The University announced yesterday third-year College student Joseph Riley has won a Truman Scholarship, which offers students aiming to work in government or public service $30,000 to put toward graduate studies and leadership training.
Riley is a Politics Honors and Mandarin Chinese major. His two primary areas of research are the role of resource dependency, specifically resource competition, between the United States and China, and the roots of an all-volunteer army.
"[The United States is] leaning toward a great gap between those going into the military and those who don't," Riley said. He has researched these topics since his second year.
President Teresa Sullivan notified Riley Tuesday, calling him into her office without sharing the news beforehand. "I was thrilled and surprised," Riley said. "I told [Sullivan] in high school I got called into the principal's office quite a bit" - but not to receive awards, he added.
At the University, Riley is a Jefferson Scholar, an Echols Scholar and a member of the Army ROTC corps. He has spent the past two summers living and studying in China.
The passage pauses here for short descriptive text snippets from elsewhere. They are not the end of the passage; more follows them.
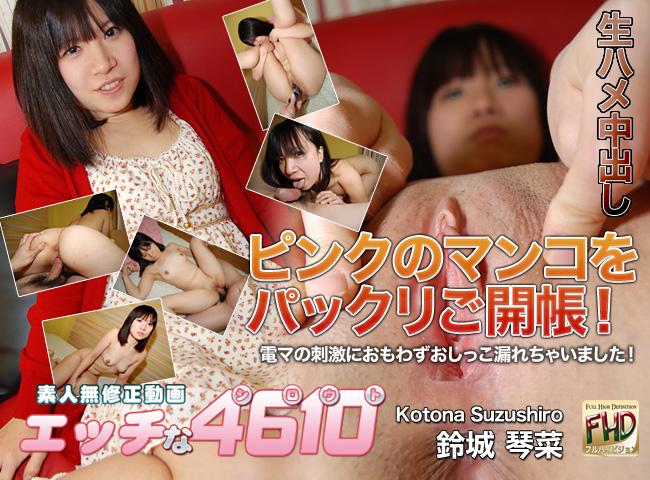 Wuk61j ori1101 Kotona Suzushiro 06140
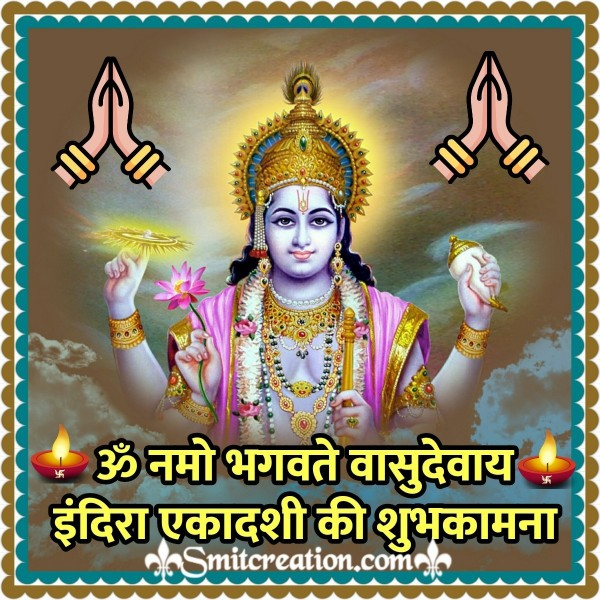 Indira Ekadashi Ki Shubhkamna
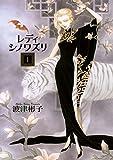 レディ シノワズリ(1) (フラワーコミックススペシャル)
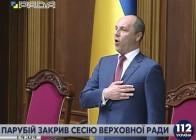 ВР-5 ПАРУБИЙ ПОЕТ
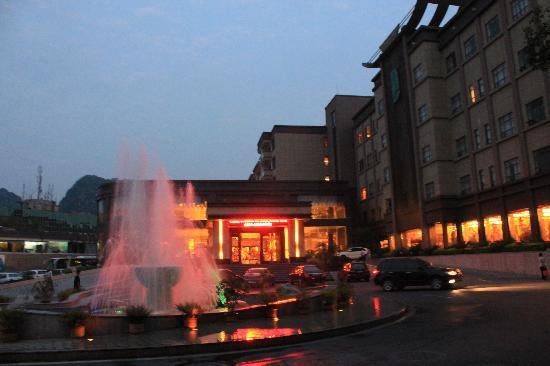 Dazheng Hot Spring Holiday Hotel : Outside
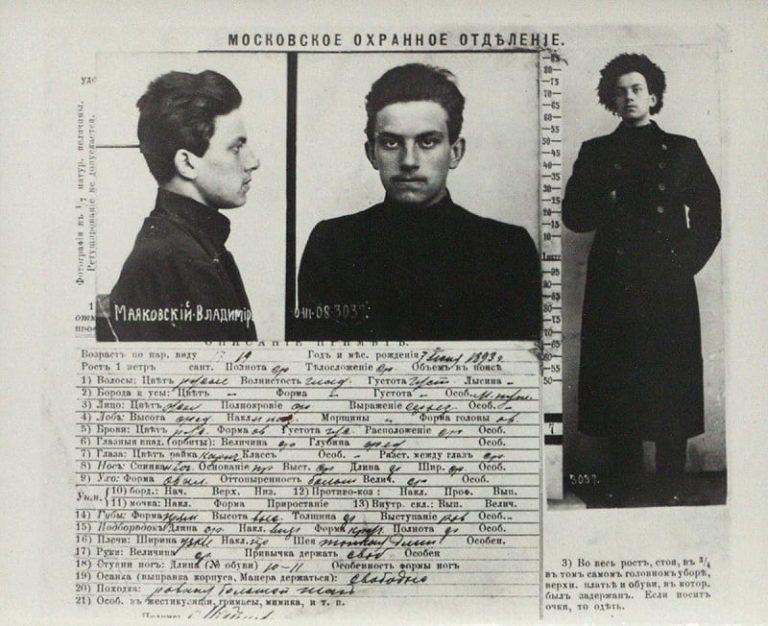 В. Маяковский. Учетная карточка Московского охранного отделения. Москва, 1908
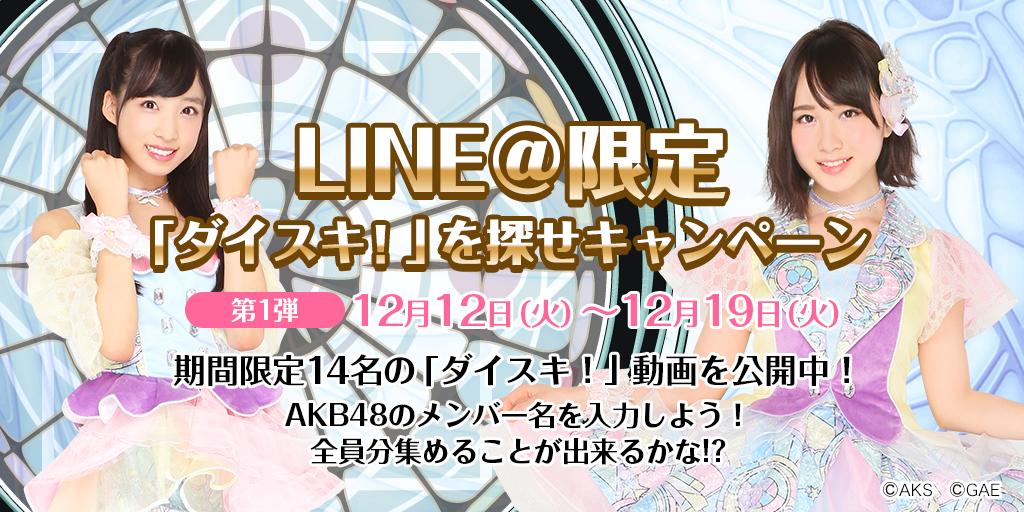 LINE@「ダイスキ!を探せ」キャンペーン開催!!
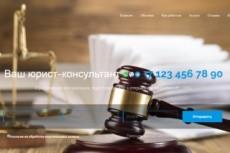 Сайт маникюр, педикюр, наращивание ногтей landing page 15 - kwork.ru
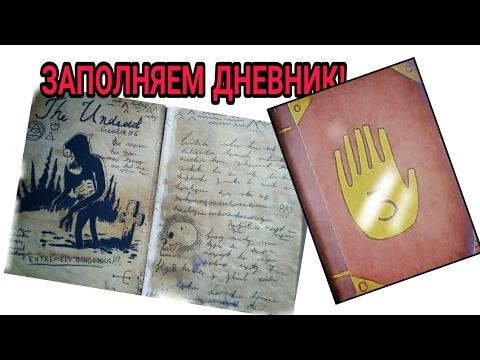 Как нарисовать дневник из гравити фолз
After graduating, he will have the choice of deferring his eight-year military commitment to attend graduate school or returning to higher education following completion of his military service.
"I'm looking at doing a master's in public policy with an emphasis on foreign policy at the John F. Kennedy School of Government at Harvard or the Woodrow Wilson School at Princeton," Riley said.
Riley said he thought being a part of the Politics Honors program was pivotal in his selection as a Truman Scholar.
"I've been very fortunate to have some high degree of professor guidance and interaction," Riley said. "From the time I was a first year, different professors have kind of taken me under their wing and pointed me in the right direction in terms of different research topics I could explore."